= West Working Group =

Alleged clandestine group within the Turkish military (active c. 1997-2009)

The Batı Çalışma Grubu (BÇG; West Study Group or West Working Group) was an alleged clandestine grouping within the Turkish military said to be linked to the Ergenekon organization. It was allegedly set up in 1997 by General Çevik Bir (then deputy-chief of the General Staff of the Republic of Turkey) as part of the process relating to the 1997 military memorandum (the "post-modern coup"), and active until at least May 2009. The primary activity of the group appears to have been classifying politicians, military personnel, journalists and others according to ethnic background, religious affiliation and political leanings, and to monitor the activity of those considered a potential danger to secularism in Turkey. This included monitoring some religious communities outside Turkey. It has been claimed that in 1997 BÇG had records on 6 million people, and offices in the Higher Education Board (YÖK) as well as in each branch of the military.

==Creation==
General Çevik Bir (then deputy-chief of the General Staff) has said he set up the group on the orders of then Chief of the General Staff İsmail Hakkı Karadayı, and that it was a legal group defending Turkey, acting on the instructions of the National Security Council in its 28 February meeting and a cabinet meeting in March 1997. According to General Çetin Saner, the head of the Turkish Gendarmerie's Intelligence Department at the time, the BÇG tried to create its own intelligence network, and had asked the Gendarmerie, police and National Intelligence Organization to forward information to it.

One member of the group, who was later expelled from the army for alleged "reactionaryism" (Islamist leanings), said that the meeting he had attended (chaired by General Çetin Doğan) had felt like organising "an army of occupation".
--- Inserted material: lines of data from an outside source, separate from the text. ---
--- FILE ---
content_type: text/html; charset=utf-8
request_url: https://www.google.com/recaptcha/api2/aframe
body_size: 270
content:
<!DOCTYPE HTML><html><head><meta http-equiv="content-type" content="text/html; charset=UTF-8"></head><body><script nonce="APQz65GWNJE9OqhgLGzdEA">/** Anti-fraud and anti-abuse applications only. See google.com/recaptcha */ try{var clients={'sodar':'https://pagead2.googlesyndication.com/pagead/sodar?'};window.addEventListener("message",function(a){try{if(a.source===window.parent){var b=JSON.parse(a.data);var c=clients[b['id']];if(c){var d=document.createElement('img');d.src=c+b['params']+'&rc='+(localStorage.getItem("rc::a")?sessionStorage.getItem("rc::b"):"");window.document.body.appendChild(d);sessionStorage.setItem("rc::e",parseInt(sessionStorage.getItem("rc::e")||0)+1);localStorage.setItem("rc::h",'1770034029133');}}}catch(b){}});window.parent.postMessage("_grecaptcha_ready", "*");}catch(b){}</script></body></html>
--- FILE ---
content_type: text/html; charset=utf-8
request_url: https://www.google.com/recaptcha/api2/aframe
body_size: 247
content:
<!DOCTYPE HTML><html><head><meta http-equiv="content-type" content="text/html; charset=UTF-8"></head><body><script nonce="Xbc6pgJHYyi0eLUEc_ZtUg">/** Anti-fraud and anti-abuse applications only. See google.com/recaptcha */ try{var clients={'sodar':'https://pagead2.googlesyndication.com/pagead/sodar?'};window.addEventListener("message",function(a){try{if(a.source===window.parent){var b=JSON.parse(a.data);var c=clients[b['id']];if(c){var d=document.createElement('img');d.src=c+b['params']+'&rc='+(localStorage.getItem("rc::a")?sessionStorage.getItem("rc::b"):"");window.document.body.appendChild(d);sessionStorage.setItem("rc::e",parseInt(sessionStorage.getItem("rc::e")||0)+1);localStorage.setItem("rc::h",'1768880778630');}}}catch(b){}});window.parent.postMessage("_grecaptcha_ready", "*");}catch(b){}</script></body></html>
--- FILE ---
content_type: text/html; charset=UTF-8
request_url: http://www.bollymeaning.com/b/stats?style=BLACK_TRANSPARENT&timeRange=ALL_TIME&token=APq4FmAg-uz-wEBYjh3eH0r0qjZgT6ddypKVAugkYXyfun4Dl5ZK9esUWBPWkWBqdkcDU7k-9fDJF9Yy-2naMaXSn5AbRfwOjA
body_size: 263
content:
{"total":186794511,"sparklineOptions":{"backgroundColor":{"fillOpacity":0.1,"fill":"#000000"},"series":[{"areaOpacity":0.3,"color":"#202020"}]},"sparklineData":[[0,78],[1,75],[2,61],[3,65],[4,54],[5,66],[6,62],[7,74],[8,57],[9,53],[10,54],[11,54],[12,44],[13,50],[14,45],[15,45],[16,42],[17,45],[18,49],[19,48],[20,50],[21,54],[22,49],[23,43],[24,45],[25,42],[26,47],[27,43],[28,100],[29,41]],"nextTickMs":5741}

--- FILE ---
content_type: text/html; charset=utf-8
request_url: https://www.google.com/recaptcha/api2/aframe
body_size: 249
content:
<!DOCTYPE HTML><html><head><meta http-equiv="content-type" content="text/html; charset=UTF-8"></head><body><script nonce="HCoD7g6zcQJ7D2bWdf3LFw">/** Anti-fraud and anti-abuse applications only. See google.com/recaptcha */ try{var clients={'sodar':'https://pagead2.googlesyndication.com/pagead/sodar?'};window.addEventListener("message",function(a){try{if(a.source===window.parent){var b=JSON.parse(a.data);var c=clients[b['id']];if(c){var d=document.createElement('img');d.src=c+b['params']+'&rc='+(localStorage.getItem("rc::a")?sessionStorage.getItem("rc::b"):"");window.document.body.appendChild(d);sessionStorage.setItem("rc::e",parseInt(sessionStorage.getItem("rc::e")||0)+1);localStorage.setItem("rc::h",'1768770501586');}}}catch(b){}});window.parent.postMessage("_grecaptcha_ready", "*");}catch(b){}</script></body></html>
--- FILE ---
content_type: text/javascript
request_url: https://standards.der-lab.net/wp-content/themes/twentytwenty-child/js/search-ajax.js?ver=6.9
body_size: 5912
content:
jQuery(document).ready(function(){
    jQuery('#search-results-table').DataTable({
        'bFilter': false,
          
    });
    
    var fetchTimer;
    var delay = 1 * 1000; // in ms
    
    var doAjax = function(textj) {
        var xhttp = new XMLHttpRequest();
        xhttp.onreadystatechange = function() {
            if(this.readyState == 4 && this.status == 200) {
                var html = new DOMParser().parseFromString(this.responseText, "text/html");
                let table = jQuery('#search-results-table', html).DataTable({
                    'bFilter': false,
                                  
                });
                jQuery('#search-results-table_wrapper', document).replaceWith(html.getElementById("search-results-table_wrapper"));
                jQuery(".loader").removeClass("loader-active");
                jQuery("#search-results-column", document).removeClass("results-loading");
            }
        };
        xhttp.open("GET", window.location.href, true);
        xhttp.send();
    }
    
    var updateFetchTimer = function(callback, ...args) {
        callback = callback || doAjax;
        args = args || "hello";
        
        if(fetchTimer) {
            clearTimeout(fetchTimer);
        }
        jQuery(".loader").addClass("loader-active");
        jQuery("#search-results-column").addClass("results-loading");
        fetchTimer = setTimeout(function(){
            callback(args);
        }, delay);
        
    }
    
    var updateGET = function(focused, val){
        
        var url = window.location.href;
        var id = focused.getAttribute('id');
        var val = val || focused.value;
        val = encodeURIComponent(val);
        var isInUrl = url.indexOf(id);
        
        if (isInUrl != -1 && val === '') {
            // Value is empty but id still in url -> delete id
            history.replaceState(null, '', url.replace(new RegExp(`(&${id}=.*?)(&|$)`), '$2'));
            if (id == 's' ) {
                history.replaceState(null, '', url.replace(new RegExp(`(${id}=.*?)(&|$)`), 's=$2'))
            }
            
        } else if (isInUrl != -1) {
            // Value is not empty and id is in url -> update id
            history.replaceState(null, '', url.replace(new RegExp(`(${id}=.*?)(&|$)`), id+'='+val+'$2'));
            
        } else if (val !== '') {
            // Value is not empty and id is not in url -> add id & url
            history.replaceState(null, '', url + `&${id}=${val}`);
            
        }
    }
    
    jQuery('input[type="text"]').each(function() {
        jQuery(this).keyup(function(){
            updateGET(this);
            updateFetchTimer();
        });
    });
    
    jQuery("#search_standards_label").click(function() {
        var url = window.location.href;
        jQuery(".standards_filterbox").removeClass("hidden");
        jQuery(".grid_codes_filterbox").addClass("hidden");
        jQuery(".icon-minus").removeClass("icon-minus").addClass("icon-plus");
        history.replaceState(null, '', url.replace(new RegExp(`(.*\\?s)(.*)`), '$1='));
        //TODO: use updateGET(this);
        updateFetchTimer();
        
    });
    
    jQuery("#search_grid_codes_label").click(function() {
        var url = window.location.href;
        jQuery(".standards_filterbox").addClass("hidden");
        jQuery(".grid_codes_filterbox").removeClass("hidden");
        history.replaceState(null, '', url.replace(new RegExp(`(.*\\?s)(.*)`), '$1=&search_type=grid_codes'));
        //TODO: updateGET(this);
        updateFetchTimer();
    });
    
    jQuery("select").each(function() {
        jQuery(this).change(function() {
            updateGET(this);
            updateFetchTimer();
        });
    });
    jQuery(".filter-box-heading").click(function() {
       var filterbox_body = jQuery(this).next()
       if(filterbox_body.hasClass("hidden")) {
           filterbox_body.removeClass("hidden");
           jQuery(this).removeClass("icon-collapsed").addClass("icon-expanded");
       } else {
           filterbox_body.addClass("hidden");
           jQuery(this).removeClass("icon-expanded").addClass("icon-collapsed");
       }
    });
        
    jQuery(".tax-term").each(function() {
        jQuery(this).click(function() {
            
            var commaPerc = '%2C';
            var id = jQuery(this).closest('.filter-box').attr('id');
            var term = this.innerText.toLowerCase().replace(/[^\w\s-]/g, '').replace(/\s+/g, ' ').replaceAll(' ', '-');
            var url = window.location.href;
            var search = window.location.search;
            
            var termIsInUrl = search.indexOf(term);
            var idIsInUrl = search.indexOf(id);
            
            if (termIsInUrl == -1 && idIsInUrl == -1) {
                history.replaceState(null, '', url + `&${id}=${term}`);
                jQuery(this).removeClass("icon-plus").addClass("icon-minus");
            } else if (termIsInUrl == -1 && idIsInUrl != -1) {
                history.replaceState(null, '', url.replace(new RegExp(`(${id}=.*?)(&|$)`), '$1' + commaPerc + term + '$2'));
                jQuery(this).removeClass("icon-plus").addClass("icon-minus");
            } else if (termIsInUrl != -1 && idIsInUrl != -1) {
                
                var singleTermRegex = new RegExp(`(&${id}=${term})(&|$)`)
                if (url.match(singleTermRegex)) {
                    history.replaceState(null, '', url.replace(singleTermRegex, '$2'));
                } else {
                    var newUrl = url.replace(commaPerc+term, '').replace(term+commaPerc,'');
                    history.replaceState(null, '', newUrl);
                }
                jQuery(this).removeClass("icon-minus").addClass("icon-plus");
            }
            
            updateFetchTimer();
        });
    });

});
According to media reports in 2010, the group became inactive, and re-activating it under the control of the Naval Forces Command was part of the 2003 "Sledgehammer" coup plan. Other reports said that some time after the 1997 memorandum the group was attached to the Prime Minister's Office, and renamed the Prime Ministry Monitoring Council (Başbakanlık Takip Kurulu, BTK). The BÇG's records are said to have been used by the Turkish Army Pension Fund (OYAK) in deciding to dismiss 35 administrators after it took over steel producer Erdemir.

The 2009 Operation Cage Action Plan is alleged by prosecutors in the Ergenekon trials to have had BÇG involvement.

==Investigation==
In 2009 a group called the Encümen-i Daniş (sharing a name with a short-lived science council in the nineteenth century) came to public attention. According to Susurluk scandal investigator Mehmet Elkatmış, the secretive group was a civilian extension of the Batı Çalışma Grubu, as it was sending reports to ex-Presidents but not the current President. Group member Murat Sökmenoğlu rejected claims of links to the BÇG or Ergenekon, saying it was an informal group set up in 1954, named by Fahri Korutürk.

In 2012 a number of people alleged to have been leaders in the BÇG were arrested, including retired Generals Engin Alan, Çetin Doğan, Ahmet Çörekçi, Teoman Koman, İlhan Kılıç, and Hikmet Köksal. Prosecutors alleged the group met at least twice a week in 1997, and conspired to arrange Recep Tayyip Erdogan's 1999 trial for sedition for reading a poem.

In 2013 the National Security Council rejected a request to release records of the crucial meeting of 28 February 1997.